2. The nanoparticle of claim 1, wherein the ratio of the first amphiphilic block polyethylene glycol-polycaprolactone (PEG-PCL) copolymer to the second amphiphilic block polyethylene glycol-polycaprolactone (PEG-PCL) copolymer is about 9:1 (weight:weight).

3. The nanoparticle of claim 1, wherein the IRAK4 inhibitor is zimlovisertib (PF-06650833).

4. The nanoparticle of claim 1, wherein the targeting moiety is a peptide having a binding affinity to a vascular cell adhesion molecule 1 (VCAM1).

5. The nanoparticle of claim 1, wherein the targeting moiety is VHPKQHRGGSKGC (SEQ ID NO: 1).

6. A pharmaceutical composition comprising the nanoparticle of claim 1 and a pharmaceutically acceptable carrier.

7. A method for delivery of an interleukin-1 receptor-associated kinase 4 (IRAK4) inhibitor to inflamed tissue in a subject, comprising administering a therapeutically effective amount of the nanoparticle of claim 1 to a subject in need thereof.

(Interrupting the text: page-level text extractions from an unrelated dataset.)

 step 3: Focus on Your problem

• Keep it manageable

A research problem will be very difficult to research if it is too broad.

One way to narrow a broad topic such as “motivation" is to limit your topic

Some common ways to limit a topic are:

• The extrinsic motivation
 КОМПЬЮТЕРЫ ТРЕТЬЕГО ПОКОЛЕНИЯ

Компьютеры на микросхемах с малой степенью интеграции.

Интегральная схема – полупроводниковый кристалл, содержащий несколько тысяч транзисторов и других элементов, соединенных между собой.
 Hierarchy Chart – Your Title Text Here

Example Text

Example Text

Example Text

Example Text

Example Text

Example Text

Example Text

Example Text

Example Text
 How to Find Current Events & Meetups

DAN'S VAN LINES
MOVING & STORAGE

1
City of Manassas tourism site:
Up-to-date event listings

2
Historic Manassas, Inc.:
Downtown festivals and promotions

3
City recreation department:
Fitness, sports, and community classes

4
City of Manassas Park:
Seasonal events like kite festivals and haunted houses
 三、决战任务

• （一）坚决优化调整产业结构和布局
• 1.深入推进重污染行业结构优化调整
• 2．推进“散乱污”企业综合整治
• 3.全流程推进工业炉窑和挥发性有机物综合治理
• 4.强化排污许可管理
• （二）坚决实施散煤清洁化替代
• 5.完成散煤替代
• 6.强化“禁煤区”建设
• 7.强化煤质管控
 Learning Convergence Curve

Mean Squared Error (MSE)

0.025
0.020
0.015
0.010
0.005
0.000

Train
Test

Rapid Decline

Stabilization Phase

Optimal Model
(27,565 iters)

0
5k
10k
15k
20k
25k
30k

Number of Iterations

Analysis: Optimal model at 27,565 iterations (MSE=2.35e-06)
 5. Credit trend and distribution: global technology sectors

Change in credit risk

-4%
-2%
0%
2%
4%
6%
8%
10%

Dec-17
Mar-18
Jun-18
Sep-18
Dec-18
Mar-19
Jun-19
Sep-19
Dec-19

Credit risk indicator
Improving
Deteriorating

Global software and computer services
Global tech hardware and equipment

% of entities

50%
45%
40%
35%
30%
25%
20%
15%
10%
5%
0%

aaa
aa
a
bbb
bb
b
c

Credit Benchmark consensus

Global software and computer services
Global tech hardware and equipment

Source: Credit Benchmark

8. The method of claim 7, wherein administering the nanoparticle comprises systemic administration.

9. The method of claim 7, wherein the subject is a human.

10. A method for treating inflamed tissue in a subject, comprising administering a therapeutically effective amount of the nanoparticle of claim 1 to a subject in need thereof.

11. The method of claim 10, wherein administering the nanoparticle comprises systemic administration.

12. The method of claim 10, wherein the subject is a human.

13. A method for treating colitis in a subject, comprising administering a therapeutically effective amount of the nanoparticle of claim 1 to a subject in need thereof.

14. The method of claim 13, wherein administering the nanoparticle comprises systemic administration.

15. The method of claim 13, wherein the subject is a human.